((

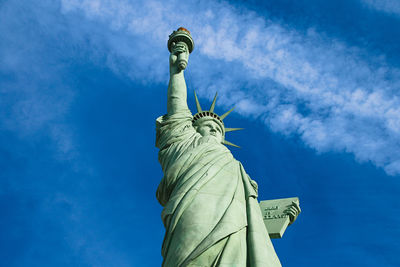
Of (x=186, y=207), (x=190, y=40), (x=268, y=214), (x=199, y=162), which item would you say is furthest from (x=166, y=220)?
(x=190, y=40)

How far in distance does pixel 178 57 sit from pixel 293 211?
16.1ft

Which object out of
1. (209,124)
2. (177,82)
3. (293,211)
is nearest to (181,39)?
(177,82)

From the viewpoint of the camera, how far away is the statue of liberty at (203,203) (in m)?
6.59

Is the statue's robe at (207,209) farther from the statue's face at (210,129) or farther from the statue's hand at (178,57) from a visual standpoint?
the statue's hand at (178,57)

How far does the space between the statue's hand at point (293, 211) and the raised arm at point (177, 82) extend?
3.38 metres

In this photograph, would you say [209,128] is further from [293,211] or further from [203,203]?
[203,203]

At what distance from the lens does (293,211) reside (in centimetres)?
955

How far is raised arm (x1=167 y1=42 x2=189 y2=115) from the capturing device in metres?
10.3

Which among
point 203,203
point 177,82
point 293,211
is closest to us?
point 203,203

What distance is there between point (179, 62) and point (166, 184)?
3962 millimetres

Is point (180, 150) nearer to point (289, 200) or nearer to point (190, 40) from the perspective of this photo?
point (289, 200)

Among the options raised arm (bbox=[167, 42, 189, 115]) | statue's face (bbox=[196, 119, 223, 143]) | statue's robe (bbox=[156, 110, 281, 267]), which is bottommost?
statue's robe (bbox=[156, 110, 281, 267])

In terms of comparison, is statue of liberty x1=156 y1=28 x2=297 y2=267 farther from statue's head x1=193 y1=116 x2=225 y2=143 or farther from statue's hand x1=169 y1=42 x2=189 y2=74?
statue's hand x1=169 y1=42 x2=189 y2=74

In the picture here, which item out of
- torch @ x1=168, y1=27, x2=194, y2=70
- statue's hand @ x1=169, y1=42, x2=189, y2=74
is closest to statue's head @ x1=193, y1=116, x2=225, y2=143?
statue's hand @ x1=169, y1=42, x2=189, y2=74
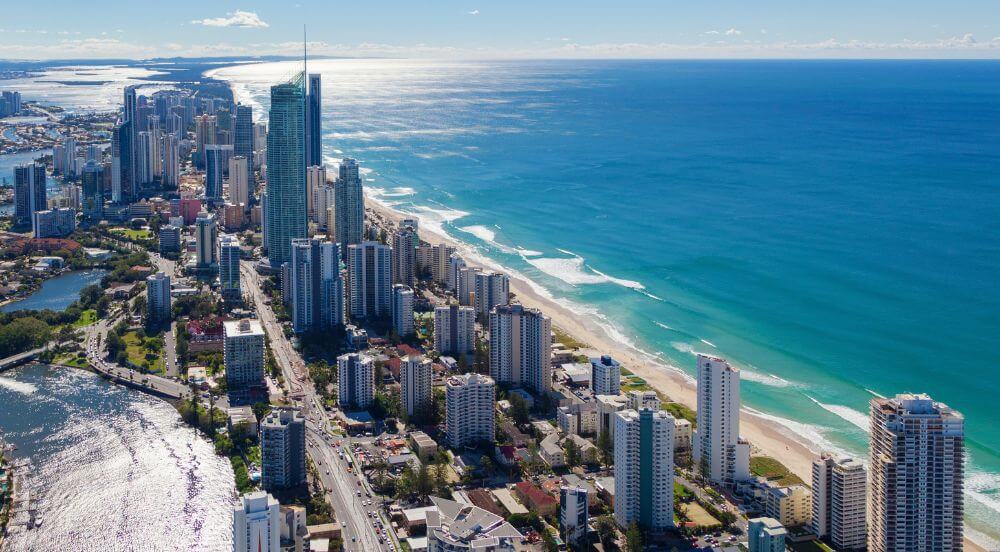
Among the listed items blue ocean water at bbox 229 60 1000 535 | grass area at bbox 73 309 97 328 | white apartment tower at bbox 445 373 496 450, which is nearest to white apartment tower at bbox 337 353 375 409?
white apartment tower at bbox 445 373 496 450

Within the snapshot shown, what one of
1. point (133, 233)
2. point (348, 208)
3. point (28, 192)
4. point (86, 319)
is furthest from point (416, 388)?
point (28, 192)

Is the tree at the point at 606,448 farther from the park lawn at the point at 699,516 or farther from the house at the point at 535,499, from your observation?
the park lawn at the point at 699,516

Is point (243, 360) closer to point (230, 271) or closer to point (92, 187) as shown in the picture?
point (230, 271)

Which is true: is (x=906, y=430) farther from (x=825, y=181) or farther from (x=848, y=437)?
(x=825, y=181)

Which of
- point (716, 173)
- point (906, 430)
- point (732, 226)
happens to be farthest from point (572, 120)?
point (906, 430)

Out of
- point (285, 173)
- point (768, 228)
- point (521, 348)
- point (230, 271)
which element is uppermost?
point (285, 173)

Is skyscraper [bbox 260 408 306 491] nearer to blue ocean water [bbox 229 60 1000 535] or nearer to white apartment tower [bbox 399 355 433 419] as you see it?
white apartment tower [bbox 399 355 433 419]
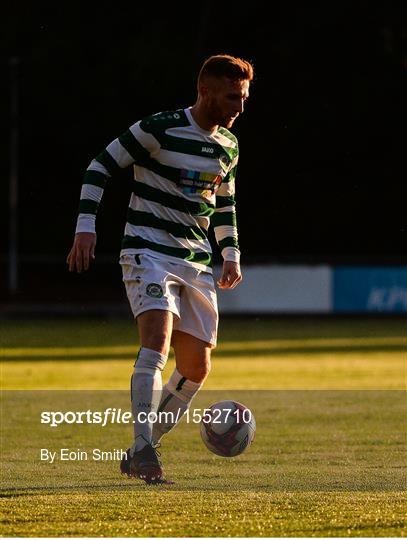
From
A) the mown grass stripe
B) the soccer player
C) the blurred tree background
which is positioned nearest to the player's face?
the soccer player

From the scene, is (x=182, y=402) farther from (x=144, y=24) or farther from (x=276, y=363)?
(x=144, y=24)

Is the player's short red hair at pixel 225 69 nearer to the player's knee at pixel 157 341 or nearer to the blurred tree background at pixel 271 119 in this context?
the player's knee at pixel 157 341

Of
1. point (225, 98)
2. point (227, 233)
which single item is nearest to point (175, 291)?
point (227, 233)

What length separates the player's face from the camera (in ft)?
24.5

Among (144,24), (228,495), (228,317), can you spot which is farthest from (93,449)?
(144,24)

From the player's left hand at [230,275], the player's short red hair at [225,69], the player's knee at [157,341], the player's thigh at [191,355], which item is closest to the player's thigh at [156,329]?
the player's knee at [157,341]

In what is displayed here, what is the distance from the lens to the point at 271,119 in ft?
148

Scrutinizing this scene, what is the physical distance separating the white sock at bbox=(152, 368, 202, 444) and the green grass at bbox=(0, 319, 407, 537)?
294 millimetres

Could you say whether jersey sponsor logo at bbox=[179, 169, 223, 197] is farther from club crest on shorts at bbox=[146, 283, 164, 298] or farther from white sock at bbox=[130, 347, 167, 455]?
white sock at bbox=[130, 347, 167, 455]

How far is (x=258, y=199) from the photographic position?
148 feet

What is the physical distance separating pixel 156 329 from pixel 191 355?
0.45 meters

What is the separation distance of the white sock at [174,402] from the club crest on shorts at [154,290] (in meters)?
0.60

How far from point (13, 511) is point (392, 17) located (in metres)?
41.0

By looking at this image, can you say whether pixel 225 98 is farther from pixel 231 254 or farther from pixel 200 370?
pixel 200 370
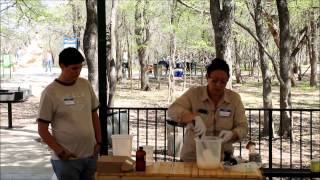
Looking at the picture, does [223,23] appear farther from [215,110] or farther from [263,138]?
[263,138]

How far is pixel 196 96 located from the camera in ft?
13.6

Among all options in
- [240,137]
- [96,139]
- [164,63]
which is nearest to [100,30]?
[96,139]

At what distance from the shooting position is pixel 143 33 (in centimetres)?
2997

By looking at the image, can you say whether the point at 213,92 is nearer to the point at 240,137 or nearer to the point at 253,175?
the point at 240,137

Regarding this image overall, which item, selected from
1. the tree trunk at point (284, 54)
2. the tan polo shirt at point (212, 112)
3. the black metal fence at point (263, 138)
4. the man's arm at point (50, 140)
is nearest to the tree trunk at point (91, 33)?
the black metal fence at point (263, 138)

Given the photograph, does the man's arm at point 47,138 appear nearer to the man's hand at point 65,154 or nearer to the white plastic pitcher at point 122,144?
the man's hand at point 65,154

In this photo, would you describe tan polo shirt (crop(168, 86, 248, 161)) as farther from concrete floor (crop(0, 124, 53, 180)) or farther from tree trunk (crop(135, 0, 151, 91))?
tree trunk (crop(135, 0, 151, 91))

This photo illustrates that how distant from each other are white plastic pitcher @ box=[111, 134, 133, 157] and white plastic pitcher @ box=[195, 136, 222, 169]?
70 centimetres

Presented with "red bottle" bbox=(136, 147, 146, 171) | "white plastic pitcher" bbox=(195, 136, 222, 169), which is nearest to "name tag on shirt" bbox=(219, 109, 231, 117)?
"white plastic pitcher" bbox=(195, 136, 222, 169)

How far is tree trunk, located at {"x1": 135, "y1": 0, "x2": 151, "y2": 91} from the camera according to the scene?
25.4m

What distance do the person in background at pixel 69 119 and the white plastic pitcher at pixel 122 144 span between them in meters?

))

**Direction**
What you return should match the records above word for word, minus the pictures.

**Result of this exercise**
Of (x=186, y=207), (x=190, y=40), (x=268, y=214), (x=199, y=162), which item would you say is furthest from (x=166, y=220)?
(x=190, y=40)

How far in distance does pixel 178 57 sit from pixel 293 211?
16.1ft

Which object out of
1. (209,124)
2. (177,82)
3. (293,211)
is nearest to (181,39)?
(177,82)

From the viewpoint of the camera, how far away is the statue of liberty at (203,203) (in m)?
6.59

Is the statue's robe at (207,209) farther from the statue's face at (210,129) or farther from the statue's hand at (178,57) from a visual standpoint?
the statue's hand at (178,57)

How far does the space between the statue's hand at point (293, 211) and the raised arm at point (177, 82) extend?
3.38 metres

In this photograph, would you say [209,128] is further from [293,211] or further from [203,203]?
[203,203]

At what distance from the lens does (293,211) reside (in centimetres)?
955

How far is raised arm (x1=167 y1=42 x2=189 y2=115) from the capturing device in metres?
10.3

Which among
point 203,203
point 177,82
point 293,211
is closest to us?
point 203,203

What distance is there between point (179, 62) and point (166, 184)?
3962 millimetres

Is point (180, 150) nearer to point (289, 200) or nearer to point (190, 40) from the perspective of this photo?
point (289, 200)

Among the options raised arm (bbox=[167, 42, 189, 115]) | statue's face (bbox=[196, 119, 223, 143]) | statue's robe (bbox=[156, 110, 281, 267]), which is bottommost?
statue's robe (bbox=[156, 110, 281, 267])

In terms of comparison, is statue of liberty x1=156 y1=28 x2=297 y2=267 farther from statue's head x1=193 y1=116 x2=225 y2=143 or farther from statue's hand x1=169 y1=42 x2=189 y2=74?
statue's hand x1=169 y1=42 x2=189 y2=74

In the picture here, which item out of
- torch @ x1=168, y1=27, x2=194, y2=70
- statue's hand @ x1=169, y1=42, x2=189, y2=74
is closest to statue's head @ x1=193, y1=116, x2=225, y2=143?
statue's hand @ x1=169, y1=42, x2=189, y2=74
Among the listed items blue ocean water at bbox 229 60 1000 535 | grass area at bbox 73 309 97 328 | white apartment tower at bbox 445 373 496 450, which is nearest to white apartment tower at bbox 337 353 375 409?
white apartment tower at bbox 445 373 496 450

Within the snapshot shown, what one of
1. point (133, 233)
2. point (348, 208)
3. point (28, 192)
4. point (86, 319)
is furthest from point (416, 388)?
point (28, 192)

Is the tree at the point at 606,448 farther from the park lawn at the point at 699,516 or farther from the house at the point at 535,499, from your observation?
the park lawn at the point at 699,516

Is point (243, 360) closer to point (230, 271) or closer to point (92, 187) as shown in the picture?
point (230, 271)

Which is true: is (x=906, y=430) farther from (x=825, y=181) or farther from (x=848, y=437)?
(x=825, y=181)

Which of
- point (716, 173)
- point (906, 430)
- point (732, 226)
happens to be farthest from point (572, 120)?
point (906, 430)

Out of
- point (285, 173)
- point (768, 228)
- point (521, 348)
- point (230, 271)
which element is uppermost?
point (285, 173)

Is skyscraper [bbox 260 408 306 491] nearer to blue ocean water [bbox 229 60 1000 535] or nearer to white apartment tower [bbox 399 355 433 419] as you see it?
white apartment tower [bbox 399 355 433 419]
From
A) the mown grass stripe
B) the soccer player
C) the blurred tree background
which is positioned nearest to the player's face?
the soccer player

From the scene, is (x=182, y=402) farther from (x=144, y=24) or farther from (x=276, y=363)?
(x=144, y=24)

Is the player's short red hair at pixel 225 69 nearer to the player's knee at pixel 157 341 or nearer to the blurred tree background at pixel 271 119 in this context?
the player's knee at pixel 157 341

Of
1. point (225, 98)
2. point (227, 233)
which single item is nearest to point (175, 291)?
point (227, 233)

What length separates the player's face from the camera (in ft)?
24.5

Among (144,24), (228,495), (228,317), can you spot which is farthest from (93,449)?
(144,24)

From the player's left hand at [230,275], the player's short red hair at [225,69], the player's knee at [157,341], the player's thigh at [191,355], which item is closest to the player's thigh at [156,329]?
the player's knee at [157,341]

In what is displayed here, what is the distance from the lens to the point at 271,119 in ft?
148

Scrutinizing this scene, what is the physical distance separating the white sock at bbox=(152, 368, 202, 444) and the green grass at bbox=(0, 319, 407, 537)?
294 millimetres

Could you say whether jersey sponsor logo at bbox=[179, 169, 223, 197] is farther from club crest on shorts at bbox=[146, 283, 164, 298] or farther from white sock at bbox=[130, 347, 167, 455]?
white sock at bbox=[130, 347, 167, 455]

How far is (x=258, y=199) from the photographic position?
148 feet

What is the physical distance separating pixel 156 329 from pixel 191 355?
0.45 meters

What is the separation distance of the white sock at [174,402] from the club crest on shorts at [154,290] (in meters)?
0.60

How far from point (13, 511) is point (392, 17) located (in metres)?
41.0

By looking at this image, can you say whether pixel 225 98 is farther from pixel 231 254 or farther from pixel 200 370?
pixel 200 370
Looking at the picture, does [223,23] appear farther from [215,110] or farther from [263,138]?
[263,138]

How far is pixel 196 96 located from the camera in ft?
13.6

Among all options in
- [240,137]
- [96,139]
- [164,63]
which is nearest to [100,30]?
[96,139]

At what distance from the shooting position is pixel 143 33 (in centimetres)?
2997

By looking at the image, can you say whether the point at 213,92 is nearer to the point at 240,137 or nearer to the point at 253,175?
the point at 240,137

Regarding this image overall, which item, selected from
1. the tree trunk at point (284, 54)
2. the tan polo shirt at point (212, 112)
3. the black metal fence at point (263, 138)
4. the man's arm at point (50, 140)
is nearest to the tree trunk at point (91, 33)?
the black metal fence at point (263, 138)

Given the photograph, does the man's arm at point 47,138 appear nearer to the man's hand at point 65,154 or nearer to the white plastic pitcher at point 122,144?
the man's hand at point 65,154

In this photo, would you describe tan polo shirt (crop(168, 86, 248, 161)) as farther from concrete floor (crop(0, 124, 53, 180)) or farther from tree trunk (crop(135, 0, 151, 91))?
tree trunk (crop(135, 0, 151, 91))

This photo illustrates that how distant from each other are white plastic pitcher @ box=[111, 134, 133, 157] and white plastic pitcher @ box=[195, 136, 222, 169]?
70 centimetres

Presented with "red bottle" bbox=(136, 147, 146, 171) | "white plastic pitcher" bbox=(195, 136, 222, 169), which is nearest to "name tag on shirt" bbox=(219, 109, 231, 117)?
"white plastic pitcher" bbox=(195, 136, 222, 169)

How far is tree trunk, located at {"x1": 135, "y1": 0, "x2": 151, "y2": 91} from the camera according to the scene?
25.4m

What distance do the person in background at pixel 69 119 and the white plastic pitcher at pixel 122 144 span between them in meters?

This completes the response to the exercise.